Take the data and return it in full. Change nothing.

-*-*-

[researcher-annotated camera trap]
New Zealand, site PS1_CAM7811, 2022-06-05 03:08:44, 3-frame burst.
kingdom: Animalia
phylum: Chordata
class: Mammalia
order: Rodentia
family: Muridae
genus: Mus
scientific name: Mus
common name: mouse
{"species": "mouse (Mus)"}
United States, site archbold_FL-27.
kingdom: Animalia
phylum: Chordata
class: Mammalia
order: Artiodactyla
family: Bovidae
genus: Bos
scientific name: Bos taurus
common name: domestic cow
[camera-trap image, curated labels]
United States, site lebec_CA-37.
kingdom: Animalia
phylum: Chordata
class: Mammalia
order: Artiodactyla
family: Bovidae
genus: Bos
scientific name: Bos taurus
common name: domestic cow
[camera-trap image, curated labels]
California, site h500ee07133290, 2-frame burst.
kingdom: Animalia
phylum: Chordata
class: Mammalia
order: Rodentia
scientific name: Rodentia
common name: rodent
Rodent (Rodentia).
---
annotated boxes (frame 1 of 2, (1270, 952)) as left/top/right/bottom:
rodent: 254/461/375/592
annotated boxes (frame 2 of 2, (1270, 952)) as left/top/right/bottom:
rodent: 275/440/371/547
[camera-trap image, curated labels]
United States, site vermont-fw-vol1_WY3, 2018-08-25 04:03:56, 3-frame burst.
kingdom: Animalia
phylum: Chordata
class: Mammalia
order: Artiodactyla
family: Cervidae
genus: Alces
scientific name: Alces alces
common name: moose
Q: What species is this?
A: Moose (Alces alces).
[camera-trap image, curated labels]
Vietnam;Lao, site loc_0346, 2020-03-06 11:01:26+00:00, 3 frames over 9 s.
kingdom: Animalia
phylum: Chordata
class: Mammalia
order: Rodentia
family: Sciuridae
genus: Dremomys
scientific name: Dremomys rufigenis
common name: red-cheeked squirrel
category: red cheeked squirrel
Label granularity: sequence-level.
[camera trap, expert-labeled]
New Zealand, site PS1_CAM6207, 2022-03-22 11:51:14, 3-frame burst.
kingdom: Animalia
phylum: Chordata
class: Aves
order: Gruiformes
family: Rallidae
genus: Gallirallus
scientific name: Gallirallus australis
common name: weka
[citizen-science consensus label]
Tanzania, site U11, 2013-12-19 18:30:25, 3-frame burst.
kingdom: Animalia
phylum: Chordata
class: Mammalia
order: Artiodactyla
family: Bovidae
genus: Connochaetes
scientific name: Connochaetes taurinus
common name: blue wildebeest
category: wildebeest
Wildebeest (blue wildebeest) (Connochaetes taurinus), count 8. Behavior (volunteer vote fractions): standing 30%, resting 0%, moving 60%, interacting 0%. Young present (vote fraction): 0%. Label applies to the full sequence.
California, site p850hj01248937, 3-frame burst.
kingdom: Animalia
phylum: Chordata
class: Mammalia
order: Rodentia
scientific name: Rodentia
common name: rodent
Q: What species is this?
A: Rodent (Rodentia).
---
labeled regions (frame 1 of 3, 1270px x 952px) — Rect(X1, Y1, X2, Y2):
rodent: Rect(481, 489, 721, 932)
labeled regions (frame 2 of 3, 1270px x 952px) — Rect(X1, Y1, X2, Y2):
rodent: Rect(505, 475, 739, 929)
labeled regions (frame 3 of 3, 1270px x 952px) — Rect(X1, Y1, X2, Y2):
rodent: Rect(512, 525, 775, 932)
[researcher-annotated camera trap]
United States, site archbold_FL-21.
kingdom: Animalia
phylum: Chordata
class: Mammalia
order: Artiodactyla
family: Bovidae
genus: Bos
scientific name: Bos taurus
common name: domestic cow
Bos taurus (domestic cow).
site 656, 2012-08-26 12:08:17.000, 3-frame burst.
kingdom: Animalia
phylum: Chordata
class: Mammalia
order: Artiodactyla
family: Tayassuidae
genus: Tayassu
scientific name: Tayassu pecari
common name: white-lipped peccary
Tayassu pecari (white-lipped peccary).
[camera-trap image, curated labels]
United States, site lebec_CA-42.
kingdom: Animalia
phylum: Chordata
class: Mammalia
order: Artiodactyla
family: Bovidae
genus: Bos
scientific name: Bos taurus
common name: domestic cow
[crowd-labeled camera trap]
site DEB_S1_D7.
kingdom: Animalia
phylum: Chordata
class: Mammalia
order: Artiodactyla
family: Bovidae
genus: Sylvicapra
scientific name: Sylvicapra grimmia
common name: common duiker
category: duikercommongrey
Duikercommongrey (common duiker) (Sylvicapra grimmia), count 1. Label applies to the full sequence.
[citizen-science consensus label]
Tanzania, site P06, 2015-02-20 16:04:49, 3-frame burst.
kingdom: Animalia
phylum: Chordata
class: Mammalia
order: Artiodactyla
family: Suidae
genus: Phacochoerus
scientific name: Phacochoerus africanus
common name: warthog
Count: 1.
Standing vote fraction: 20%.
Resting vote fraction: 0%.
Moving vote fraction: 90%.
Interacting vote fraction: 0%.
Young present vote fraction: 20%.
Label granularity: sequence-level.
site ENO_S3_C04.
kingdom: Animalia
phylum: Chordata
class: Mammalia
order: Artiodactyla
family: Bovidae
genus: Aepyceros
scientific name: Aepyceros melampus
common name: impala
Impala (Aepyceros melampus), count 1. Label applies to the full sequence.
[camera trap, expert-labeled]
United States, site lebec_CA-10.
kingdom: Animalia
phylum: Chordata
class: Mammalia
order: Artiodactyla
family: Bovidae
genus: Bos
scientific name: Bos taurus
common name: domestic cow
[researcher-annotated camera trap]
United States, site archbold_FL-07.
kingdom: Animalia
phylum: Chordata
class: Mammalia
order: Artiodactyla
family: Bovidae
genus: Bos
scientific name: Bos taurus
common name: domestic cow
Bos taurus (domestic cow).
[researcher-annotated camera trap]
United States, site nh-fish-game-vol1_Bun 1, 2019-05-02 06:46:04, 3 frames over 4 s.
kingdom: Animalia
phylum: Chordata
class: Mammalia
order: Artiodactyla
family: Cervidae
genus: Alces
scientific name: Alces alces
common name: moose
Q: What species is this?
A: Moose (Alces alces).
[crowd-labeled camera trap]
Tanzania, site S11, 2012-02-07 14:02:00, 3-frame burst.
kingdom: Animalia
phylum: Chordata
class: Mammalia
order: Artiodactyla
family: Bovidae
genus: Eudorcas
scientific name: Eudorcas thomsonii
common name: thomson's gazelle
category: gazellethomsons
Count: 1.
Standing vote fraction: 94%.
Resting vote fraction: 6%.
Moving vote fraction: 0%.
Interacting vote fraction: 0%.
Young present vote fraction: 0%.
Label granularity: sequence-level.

-*-*-

Exercise solution:
[researcher-annotated camera trap]
New Zealand, site PS1_CAM7811, 2022-06-05 03:08:44, 3-frame burst.
kingdom: Animalia
phylum: Chordata
class: Mammalia
order: Rodentia
family: Muridae
genus: Mus
scientific name: Mus
common name: mouse
{"species": "mouse (Mus)"}
United States, site archbold_FL-27.
kingdom: Animalia
phylum: Chordata
class: Mammalia
order: Artiodactyla
family: Bovidae
genus: Bos
scientific name: Bos taurus
common name: domestic cow
[camera-trap image, curated labels]
United States, site lebec_CA-37.
kingdom: Animalia
phylum: Chordata
class: Mammalia
order: Artiodactyla
family: Bovidae
genus: Bos
scientific name: Bos taurus
common name: domestic cow
[camera-trap image, curated labels]
California, site h500ee07133290, 2-frame burst.
kingdom: Animalia
phylum: Chordata
class: Mammalia
order: Rodentia
scientific name: Rodentia
common name: rodent
Rodent (Rodentia).
---
annotated boxes (frame 1 of 2, (1270, 952)) as left/top/right/bottom:
rodent: 254/461/375/592
annotated boxes (frame 2 of 2, (1270, 952)) as left/top/right/bottom:
rodent: 275/440/371/547
[camera-trap image, curated labels]
United States, site vermont-fw-vol1_WY3, 2018-08-25 04:03:56, 3-frame burst.
kingdom: Animalia
phylum: Chordata
class: Mammalia
order: Artiodactyla
family: Cervidae
genus: Alces
scientific name: Alces alces
common name: moose
Q: What species is this?
A: Moose (Alces alces).
[camera-trap image, curated labels]
Vietnam;Lao, site loc_0346, 2020-03-06 11:01:26+00:00, 3 frames over 9 s.
kingdom: Animalia
phylum: Chordata
class: Mammalia
order: Rodentia
family: Sciuridae
genus: Dremomys
scientific name: Dremomys rufigenis
common name: red-cheeked squirrel
category: red cheeked squirrel
Label granularity: sequence-level.
[camera trap, expert-labeled]
New Zealand, site PS1_CAM6207, 2022-03-22 11:51:14, 3-frame burst.
kingdom: Animalia
phylum: Chordata
class: Aves
order: Gruiformes
family: Rallidae
genus: Gallirallus
scientific name: Gallirallus australis
common name: weka
[citizen-science consensus label]
Tanzania, site U11, 2013-12-19 18:30:25, 3-frame burst.
kingdom: Animalia
phylum: Chordata
class: Mammalia
order: Artiodactyla
family: Bovidae
genus: Connochaetes
scientific name: Connochaetes taurinus
common name: blue wildebeest
category: wildebeest
Wildebeest (blue wildebeest) (Connochaetes taurinus), count 8. Behavior (volunteer vote fractions): standing 30%, resting 0%, moving 60%, interacting 0%. Young present (vote fraction): 0%. Label applies to the full sequence.
California, site p850hj01248937, 3-frame burst.
kingdom: Animalia
phylum: Chordata
class: Mammalia
order: Rodentia
scientific name: Rodentia
common name: rodent
Q: What species is this?
A: Rodent (Rodentia).
---
labeled regions (frame 1 of 3, 1270px x 952px) — Rect(X1, Y1, X2, Y2):
rodent: Rect(481, 489, 721, 932)
labeled regions (frame 2 of 3, 1270px x 952px) — Rect(X1, Y1, X2, Y2):
rodent: Rect(505, 475, 739, 929)
labeled regions (frame 3 of 3, 1270px x 952px) — Rect(X1, Y1, X2, Y2):
rodent: Rect(512, 525, 775, 932)
[researcher-annotated camera trap]
United States, site archbold_FL-21.
kingdom: Animalia
phylum: Chordata
class: Mammalia
order: Artiodactyla
family: Bovidae
genus: Bos
scientific name: Bos taurus
common name: domestic cow
Bos taurus (domestic cow).
site 656, 2012-08-26 12:08:17.000, 3-frame burst.
kingdom: Animalia
phylum: Chordata
class: Mammalia
order: Artiodactyla
family: Tayassuidae
genus: Tayassu
scientific name: Tayassu pecari
common name: white-lipped peccary
Tayassu pecari (white-lipped peccary).
[camera-trap image, curated labels]
United States, site lebec_CA-42.
kingdom: Animalia
phylum: Chordata
class: Mammalia
order: Artiodactyla
family: Bovidae
genus: Bos
scientific name: Bos taurus
common name: domestic cow
[crowd-labeled camera trap]
site DEB_S1_D7.
kingdom: Animalia
phylum: Chordata
class: Mammalia
order: Artiodactyla
family: Bovidae
genus: Sylvicapra
scientific name: Sylvicapra grimmia
common name: common duiker
category: duikercommongrey
Duikercommongrey (common duiker) (Sylvicapra grimmia), count 1. Label applies to the full sequence.
[citizen-science consensus label]
Tanzania, site P06, 2015-02-20 16:04:49, 3-frame burst.
kingdom: Animalia
phylum: Chordata
class: Mammalia
order: Artiodactyla
family: Suidae
genus: Phacochoerus
scientific name: Phacochoerus africanus
common name: warthog
Count: 1.
Standing vote fraction: 20%.
Resting vote fraction: 0%.
Moving vote fraction: 90%.
Interacting vote fraction: 0%.
Young present vote fraction: 20%.
Label granularity: sequence-level.
site ENO_S3_C04.
kingdom: Animalia
phylum: Chordata
class: Mammalia
order: Artiodactyla
family: Bovidae
genus: Aepyceros
scientific name: Aepyceros melampus
common name: impala
Impala (Aepyceros melampus), count 1. Label applies to the full sequence.
[camera trap, expert-labeled]
United States, site lebec_CA-10.
kingdom: Animalia
phylum: Chordata
class: Mammalia
order: Artiodactyla
family: Bovidae
genus: Bos
scientific name: Bos taurus
common name: domestic cow
[researcher-annotated camera trap]
United States, site archbold_FL-07.
kingdom: Animalia
phylum: Chordata
class: Mammalia
order: Artiodactyla
family: Bovidae
genus: Bos
scientific name: Bos taurus
common name: domestic cow
Bos taurus (domestic cow).
[researcher-annotated camera trap]
United States, site nh-fish-game-vol1_Bun 1, 2019-05-02 06:46:04, 3 frames over 4 s.
kingdom: Animalia
phylum: Chordata
class: Mammalia
order: Artiodactyla
family: Cervidae
genus: Alces
scientific name: Alces alces
common name: moose
Q: What species is this?
A: Moose (Alces alces).
[crowd-labeled camera trap]
Tanzania, site S11, 2012-02-07 14:02:00, 3-frame burst.
kingdom: Animalia
phylum: Chordata
class: Mammalia
order: Artiodactyla
family: Bovidae
genus: Eudorcas
scientific name: Eudorcas thomsonii
common name: thomson's gazelle
category: gazellethomsons
Count: 1.
Standing vote fraction: 94%.
Resting vote fraction: 6%.
Moving vote fraction: 0%.
Interacting vote fraction: 0%.
Young present vote fraction: 0%.
Label granularity: sequence-level.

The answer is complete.